Task data
begin
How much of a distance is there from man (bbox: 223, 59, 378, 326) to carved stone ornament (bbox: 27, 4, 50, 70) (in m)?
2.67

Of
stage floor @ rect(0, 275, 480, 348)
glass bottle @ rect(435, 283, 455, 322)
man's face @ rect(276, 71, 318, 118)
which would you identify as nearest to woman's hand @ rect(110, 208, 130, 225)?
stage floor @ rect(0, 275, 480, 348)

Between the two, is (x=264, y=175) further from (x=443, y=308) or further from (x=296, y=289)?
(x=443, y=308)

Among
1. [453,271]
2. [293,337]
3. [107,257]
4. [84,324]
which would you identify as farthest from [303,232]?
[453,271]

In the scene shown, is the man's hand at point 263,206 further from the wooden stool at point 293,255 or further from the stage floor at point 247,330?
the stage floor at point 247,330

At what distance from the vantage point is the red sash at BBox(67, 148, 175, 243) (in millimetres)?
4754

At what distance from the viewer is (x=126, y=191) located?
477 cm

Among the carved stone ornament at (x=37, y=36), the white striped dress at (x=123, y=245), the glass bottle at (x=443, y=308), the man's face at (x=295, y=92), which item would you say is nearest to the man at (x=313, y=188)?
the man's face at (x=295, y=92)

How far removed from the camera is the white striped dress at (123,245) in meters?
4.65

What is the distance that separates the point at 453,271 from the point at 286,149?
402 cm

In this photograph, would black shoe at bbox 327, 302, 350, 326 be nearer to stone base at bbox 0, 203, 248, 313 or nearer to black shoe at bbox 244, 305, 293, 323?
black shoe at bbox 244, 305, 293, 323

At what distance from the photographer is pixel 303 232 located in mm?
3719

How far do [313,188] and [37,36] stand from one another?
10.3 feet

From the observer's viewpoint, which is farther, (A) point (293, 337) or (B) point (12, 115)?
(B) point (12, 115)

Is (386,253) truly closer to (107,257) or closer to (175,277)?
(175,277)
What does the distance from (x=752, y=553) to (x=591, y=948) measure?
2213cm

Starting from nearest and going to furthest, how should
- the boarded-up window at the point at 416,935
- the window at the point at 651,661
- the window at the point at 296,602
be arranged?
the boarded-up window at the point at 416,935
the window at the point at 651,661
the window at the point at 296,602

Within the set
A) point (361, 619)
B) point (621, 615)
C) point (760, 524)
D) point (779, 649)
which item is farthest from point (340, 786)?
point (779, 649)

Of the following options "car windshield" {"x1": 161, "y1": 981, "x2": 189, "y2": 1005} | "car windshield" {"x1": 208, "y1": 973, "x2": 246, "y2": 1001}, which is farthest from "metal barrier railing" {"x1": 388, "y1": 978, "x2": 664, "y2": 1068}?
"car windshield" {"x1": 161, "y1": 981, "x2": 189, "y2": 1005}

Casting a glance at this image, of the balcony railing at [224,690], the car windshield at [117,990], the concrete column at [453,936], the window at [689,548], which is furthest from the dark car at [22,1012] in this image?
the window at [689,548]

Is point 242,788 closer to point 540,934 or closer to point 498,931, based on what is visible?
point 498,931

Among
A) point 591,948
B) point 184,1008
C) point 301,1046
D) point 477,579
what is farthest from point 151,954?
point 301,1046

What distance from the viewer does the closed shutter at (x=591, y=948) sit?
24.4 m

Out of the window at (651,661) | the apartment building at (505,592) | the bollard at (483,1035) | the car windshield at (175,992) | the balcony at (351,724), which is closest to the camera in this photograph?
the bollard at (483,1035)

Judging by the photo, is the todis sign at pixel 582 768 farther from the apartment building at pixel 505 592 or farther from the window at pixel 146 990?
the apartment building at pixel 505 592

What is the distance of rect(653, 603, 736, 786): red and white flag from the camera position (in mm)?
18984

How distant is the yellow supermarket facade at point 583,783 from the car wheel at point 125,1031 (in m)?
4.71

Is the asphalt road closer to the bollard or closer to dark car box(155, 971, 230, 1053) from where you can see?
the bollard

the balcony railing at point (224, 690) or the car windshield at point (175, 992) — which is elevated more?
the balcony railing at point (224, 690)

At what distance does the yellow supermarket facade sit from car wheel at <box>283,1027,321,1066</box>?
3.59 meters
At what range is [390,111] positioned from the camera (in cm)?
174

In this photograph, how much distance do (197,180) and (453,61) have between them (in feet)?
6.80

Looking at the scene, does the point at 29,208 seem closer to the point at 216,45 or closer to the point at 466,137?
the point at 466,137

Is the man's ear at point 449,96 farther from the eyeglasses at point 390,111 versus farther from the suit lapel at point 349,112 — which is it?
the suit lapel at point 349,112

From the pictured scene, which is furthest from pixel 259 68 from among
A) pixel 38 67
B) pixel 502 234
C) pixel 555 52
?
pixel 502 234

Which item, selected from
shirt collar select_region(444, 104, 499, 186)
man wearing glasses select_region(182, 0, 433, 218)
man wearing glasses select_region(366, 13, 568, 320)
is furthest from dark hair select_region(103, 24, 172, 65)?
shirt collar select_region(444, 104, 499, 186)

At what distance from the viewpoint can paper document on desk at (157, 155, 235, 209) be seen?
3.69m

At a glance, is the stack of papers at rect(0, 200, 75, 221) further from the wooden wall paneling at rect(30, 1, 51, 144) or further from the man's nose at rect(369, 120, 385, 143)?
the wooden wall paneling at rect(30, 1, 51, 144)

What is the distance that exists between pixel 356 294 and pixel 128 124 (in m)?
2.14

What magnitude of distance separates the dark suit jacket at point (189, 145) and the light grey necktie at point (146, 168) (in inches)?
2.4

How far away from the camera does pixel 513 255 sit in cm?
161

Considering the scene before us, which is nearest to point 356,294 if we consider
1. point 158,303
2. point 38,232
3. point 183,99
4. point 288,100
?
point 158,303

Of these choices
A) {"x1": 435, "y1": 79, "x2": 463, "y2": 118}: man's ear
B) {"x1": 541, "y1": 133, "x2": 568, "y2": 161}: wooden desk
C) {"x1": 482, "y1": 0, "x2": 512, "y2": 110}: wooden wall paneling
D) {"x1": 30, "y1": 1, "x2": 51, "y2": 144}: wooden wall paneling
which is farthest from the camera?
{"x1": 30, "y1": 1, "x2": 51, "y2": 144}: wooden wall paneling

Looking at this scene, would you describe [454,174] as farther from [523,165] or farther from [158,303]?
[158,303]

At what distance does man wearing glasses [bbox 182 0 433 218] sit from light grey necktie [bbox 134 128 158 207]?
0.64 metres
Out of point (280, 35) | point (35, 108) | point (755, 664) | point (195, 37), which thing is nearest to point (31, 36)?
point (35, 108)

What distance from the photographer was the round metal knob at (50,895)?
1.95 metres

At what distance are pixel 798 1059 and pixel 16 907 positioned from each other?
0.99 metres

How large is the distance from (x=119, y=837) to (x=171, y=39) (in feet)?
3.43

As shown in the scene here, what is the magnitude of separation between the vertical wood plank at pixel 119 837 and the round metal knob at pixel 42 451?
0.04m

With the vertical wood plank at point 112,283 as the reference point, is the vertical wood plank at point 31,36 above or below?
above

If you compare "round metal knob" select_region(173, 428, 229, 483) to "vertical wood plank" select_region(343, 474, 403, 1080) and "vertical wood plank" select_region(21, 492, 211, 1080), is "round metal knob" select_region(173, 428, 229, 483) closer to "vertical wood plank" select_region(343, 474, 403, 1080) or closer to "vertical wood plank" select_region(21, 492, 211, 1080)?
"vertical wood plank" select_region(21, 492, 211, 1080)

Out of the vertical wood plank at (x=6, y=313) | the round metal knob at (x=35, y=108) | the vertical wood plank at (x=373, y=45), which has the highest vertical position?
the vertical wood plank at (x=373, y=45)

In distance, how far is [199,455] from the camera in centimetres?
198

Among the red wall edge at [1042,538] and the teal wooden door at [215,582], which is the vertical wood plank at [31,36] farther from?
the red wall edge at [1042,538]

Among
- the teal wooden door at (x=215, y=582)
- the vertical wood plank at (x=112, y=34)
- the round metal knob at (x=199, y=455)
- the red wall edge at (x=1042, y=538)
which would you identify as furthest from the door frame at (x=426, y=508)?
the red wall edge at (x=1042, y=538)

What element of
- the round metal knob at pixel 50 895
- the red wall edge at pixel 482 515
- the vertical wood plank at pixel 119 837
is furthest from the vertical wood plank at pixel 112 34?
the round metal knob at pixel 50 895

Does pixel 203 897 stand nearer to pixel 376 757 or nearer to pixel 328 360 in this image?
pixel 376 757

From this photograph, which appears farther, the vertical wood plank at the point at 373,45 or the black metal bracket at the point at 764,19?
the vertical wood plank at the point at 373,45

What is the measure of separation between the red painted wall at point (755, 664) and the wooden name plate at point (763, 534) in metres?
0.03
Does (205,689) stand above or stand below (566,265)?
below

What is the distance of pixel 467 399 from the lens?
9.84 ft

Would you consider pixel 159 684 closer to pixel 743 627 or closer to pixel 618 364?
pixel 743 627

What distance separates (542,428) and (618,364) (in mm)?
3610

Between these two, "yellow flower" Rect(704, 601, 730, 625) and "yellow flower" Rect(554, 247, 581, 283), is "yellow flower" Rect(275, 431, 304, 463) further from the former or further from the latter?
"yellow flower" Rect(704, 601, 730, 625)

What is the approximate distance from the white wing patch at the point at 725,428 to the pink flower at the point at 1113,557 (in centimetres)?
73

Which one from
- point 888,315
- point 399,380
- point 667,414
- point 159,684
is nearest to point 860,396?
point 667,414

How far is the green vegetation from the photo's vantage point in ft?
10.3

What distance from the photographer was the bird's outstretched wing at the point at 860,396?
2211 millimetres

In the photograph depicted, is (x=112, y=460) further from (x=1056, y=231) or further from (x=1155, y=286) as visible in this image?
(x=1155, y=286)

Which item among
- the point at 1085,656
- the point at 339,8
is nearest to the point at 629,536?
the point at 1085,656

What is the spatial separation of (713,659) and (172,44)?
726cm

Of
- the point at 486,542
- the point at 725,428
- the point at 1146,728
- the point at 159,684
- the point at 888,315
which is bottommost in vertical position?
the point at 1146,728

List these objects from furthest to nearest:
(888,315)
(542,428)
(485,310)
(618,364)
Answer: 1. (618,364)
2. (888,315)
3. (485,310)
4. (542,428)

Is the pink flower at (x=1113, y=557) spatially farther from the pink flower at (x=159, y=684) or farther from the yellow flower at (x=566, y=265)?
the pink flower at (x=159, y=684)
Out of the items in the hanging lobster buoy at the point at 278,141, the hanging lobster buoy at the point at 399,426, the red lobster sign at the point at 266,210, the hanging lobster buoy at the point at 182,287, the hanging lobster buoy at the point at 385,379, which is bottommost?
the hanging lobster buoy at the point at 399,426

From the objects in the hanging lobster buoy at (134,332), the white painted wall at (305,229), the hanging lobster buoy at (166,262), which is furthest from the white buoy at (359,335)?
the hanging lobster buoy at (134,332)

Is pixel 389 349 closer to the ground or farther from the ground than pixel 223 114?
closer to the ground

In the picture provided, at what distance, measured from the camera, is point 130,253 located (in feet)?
end
Instruction
Reproduce only the lines running from the one that contains "Is the pink" to the last line of the records.

Result of this exercise
Is the pink flower at (x=1113, y=557) spatially farther from the pink flower at (x=159, y=684) or farther from the yellow flower at (x=566, y=265)?
the pink flower at (x=159, y=684)
Out of the items in the hanging lobster buoy at the point at 278,141, the hanging lobster buoy at the point at 399,426, the red lobster sign at the point at 266,210, the hanging lobster buoy at the point at 182,287, the hanging lobster buoy at the point at 385,379, which is bottommost?
the hanging lobster buoy at the point at 399,426

From the objects in the hanging lobster buoy at (134,332), the white painted wall at (305,229), the hanging lobster buoy at (166,262), which is furthest from the white buoy at (359,335)?
the hanging lobster buoy at (134,332)

Is pixel 389 349 closer to the ground or farther from the ground than pixel 223 114?
closer to the ground

In the picture provided, at what distance, measured from the camera, is point 130,253 located (in feet)?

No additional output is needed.